正午と夜7時のNHKニュースは欠かさず視るようにしているのですが、直前番組に秋の人事異動で配属された女性アナウンサーの、コロコロコロっと喋りまくる高音の声に苛立っています。燥ぎ過ぎ、上ずり過ぎ、早すぎて口が回りきらず、よく聞き取れないし、大したことも喋っていないのに時間一杯喋っていないと気が済まないらしい。
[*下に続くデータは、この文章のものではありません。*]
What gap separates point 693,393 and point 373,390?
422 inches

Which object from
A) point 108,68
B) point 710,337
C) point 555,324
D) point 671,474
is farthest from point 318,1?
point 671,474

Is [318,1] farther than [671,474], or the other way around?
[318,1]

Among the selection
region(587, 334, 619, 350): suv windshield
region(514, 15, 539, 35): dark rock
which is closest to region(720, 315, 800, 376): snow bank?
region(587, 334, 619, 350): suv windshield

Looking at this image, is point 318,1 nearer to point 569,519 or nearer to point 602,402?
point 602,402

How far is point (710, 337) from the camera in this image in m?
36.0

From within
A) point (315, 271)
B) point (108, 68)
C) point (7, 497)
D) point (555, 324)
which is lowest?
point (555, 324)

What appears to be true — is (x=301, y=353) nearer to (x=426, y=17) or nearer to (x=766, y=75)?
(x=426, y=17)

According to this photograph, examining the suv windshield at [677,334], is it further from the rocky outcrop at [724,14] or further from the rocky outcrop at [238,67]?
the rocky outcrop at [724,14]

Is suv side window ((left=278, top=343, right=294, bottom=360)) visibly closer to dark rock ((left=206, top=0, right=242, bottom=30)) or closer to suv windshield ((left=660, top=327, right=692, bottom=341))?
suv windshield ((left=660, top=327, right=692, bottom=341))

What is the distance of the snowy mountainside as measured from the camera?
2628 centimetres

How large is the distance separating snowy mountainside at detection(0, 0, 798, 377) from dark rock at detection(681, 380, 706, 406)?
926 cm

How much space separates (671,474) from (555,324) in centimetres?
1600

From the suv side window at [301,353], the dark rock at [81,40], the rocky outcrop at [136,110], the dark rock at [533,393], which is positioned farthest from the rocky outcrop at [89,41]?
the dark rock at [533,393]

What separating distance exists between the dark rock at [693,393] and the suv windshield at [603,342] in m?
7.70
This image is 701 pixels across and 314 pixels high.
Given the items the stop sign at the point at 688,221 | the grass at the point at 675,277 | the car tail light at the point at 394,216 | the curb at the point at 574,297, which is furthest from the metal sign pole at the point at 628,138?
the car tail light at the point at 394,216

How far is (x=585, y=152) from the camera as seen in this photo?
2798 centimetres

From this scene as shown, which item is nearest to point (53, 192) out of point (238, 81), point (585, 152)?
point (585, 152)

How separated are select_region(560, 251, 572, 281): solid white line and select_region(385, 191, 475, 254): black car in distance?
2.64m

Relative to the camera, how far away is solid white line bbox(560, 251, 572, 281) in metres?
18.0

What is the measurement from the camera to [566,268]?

高校時代、放送部でアナウンスメントの指導を受けましたが、女の声は低いほど聞き取りやすいと言われ、メゾソプラノの私はアルトの人が羨ましかったものです。NHKはアナウンスメントでは先導的立場にあるはずなのに、最近は新人訓練をしていないのでしょうか。朝日新聞朝刊の「論の芽」というコラムに、音響心理学・認知心理学の専門家山崎広子さんという人の談話が載っていました(10月23日)。
それによると、日本人女性は体格に相応した声よりも1オクターブ近く高い声で話しているのだそうです。男性社会が女性にそう求め、女性もそれに応えているからだという。声が高いのは、身体が小さく、未熟で可愛い、保護対象だという印象を与える。日本の女性は無意識裡にそう思われたい、そう見せねば、と刷り込まれてきたのだと。ジェンダーギャップが低い国では女性の声が低い傾向があり、日本でもキャリアウーマンがもてはやされた時期には、女性の声が低くなった、とのこと。
吃驚しました。そんなに明確に、社会現象として顕れるものなのか。50代で学内の管理職に就いた時、トシのせいだけでなく、我ながら声がぐんと低くなりました。その方が説得性が増し、一種の貫禄が出るからでしょう。意識していたわけではないのに。
今日は大雨で新幹線が止まり、博多駅から中継が入りました。女性アナが開口一番、JR博多駅です、と言った途端、懐かしかった!生粋の博多っ子は、Jがぜ音になるのです。